Trecho da página:
******

Na turma de Ginásio, o papo da Lucinha era com o Aderson Soares Neto, sempre com um tema literário na ponta da língua; o Osmir Pierot, desde pequeno descolado e provocante; e o Fenelon Rocha, meio retraído mas sempre informado sobre muito do que se passava no mundo. O que se diz é que a Lucinha fazia suspirar turmas inteiras, encantadas com a beleza e uma certa superioridade da moça. Mas, até onde se sabe, nunca escutou tais suspiros – talvez porque não tivesse ouvidos para tais coisas de meninos imaturos.

Com esse perfil, a Lúcia Nery era quase um ET. A Maninha, não: era normal, de carne e osso, metida em muitas folias e todas as encrencas – boa parte criada por ela mesma. Era (e é), como se diz, da galera. E tinha lá seu Caderno de Confidências.

Ria dos próprios escritos. E ria mais ainda das confidências registradas pelas colegas. O melhor de tudo era que os tais Cadernos tornavam as aulas agradáveis: enquanto o professor discorria sobre sei lá o que, Maninha estava contrita, debruçada sobre o Caderno, escrevendo sem parar. Parecia uma aluna dedicada. Mas era apenas uma garota interessada em viver o que a vida lhe oferecia de melhor.

No período de Ginásio, foi uma das recordistas de suspensões. Apesar das constantes punições, tinha uma relação amistosa com Dr. Antonio Rocha. De tanto repetir para Maninha “Mocinha, pra casa com dez dias de suspensão”, Dr. Antonio já o fazia com um certo riso encoberto pela cara série e o ar firme de quem manda. Ela já tomava tudo na galhofa. Não ria na cara do diretor, mas gargalhava tão logo o perdia de vista. E seguia para casa, para mais um período de “férias”.

******

Exercícios a fazer:
(a) Copie do relato sobre a Maninha tudo o que vai de "Ria dos próprios" até "oferecia de melhor.".
(b) Prossiga com o relato sobre a Maninha a partir da última frase apresentada.

******

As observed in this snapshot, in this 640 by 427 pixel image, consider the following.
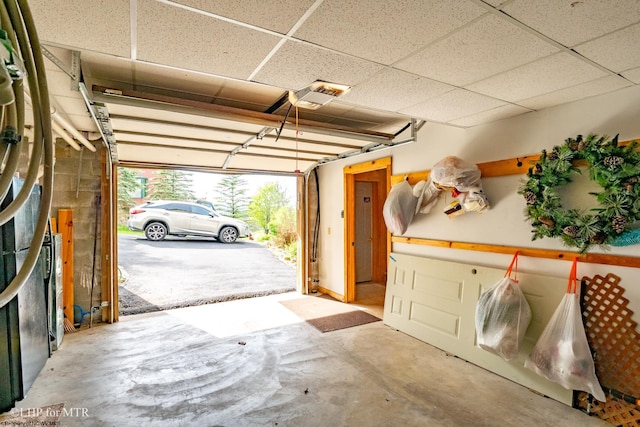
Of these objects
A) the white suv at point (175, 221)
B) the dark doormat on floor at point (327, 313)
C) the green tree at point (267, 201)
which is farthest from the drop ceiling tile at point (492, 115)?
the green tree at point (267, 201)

******

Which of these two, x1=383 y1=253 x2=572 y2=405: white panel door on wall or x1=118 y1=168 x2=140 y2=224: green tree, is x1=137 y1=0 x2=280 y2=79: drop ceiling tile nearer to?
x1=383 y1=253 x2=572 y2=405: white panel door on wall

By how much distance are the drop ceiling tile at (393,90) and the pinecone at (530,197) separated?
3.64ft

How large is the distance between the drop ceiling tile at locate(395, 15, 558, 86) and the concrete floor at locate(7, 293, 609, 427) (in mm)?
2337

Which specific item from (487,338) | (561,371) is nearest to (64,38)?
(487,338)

******

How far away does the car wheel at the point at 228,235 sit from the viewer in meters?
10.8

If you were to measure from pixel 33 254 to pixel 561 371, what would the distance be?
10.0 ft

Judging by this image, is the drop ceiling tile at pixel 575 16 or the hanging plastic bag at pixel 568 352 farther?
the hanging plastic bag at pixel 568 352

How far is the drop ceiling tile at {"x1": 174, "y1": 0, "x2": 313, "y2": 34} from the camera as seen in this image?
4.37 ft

******

Respostas dadas:
(a)
Ria dos próprios escritos. E ria mais ainda das confidências registradas pelas colegas. O melhor de tudo era que os tais Cadernos tornavam as aulas agradáveis: enquanto o professor discorria sobre sei lá o que, Maninha estava contrita, debruçada sobre o Caderno, escrevendo sem parar. Parecia uma aluna dedicada. Mas era apenas uma garota interessada em viver o que a vida lhe oferecia de melhor.

(b)
O sentimento de Maminha em relação ao Dr. Antonio era um misto de medo e diversão. Às vezes, de desafio. Fumava no colégio, em geral no banheiro, dividindo a bagana com algumas colegas quase tão afoitas e apresentadinhas. Dançava sobre as carteiras. Comia dentro da sala de aula, quando isso era proibido. E alfinetava cada professor com ironias infantis que deliciavam a turma e ruborizavam os mestres.

Uma vez, na aula de Técnicas de Educação para o Lar – é, havia isso no Ginásio, junto com Técnicas Comerciais, Técnicas Agrícolas e Técnicas Industriais – a Maninha resolveu assaltar a geladeira onde estavam guardadas as guloseimas produzidas nas práticas dos alunos. Pegou um pão e encheu de doce. Mal fechou a geladeira e ouviu os passos firmes do Dr. Antonio entrando na sala. Para não ser flagrada, não teve outra saída: enfiou todo o doce sanduíche na boca. E assim ficou por longos minutos, parada como uma estátua, muda e quase sem fôlego, até que o professor deixasse o ambiente. Dessa vez escapou.

Mas nem sempre foi assim.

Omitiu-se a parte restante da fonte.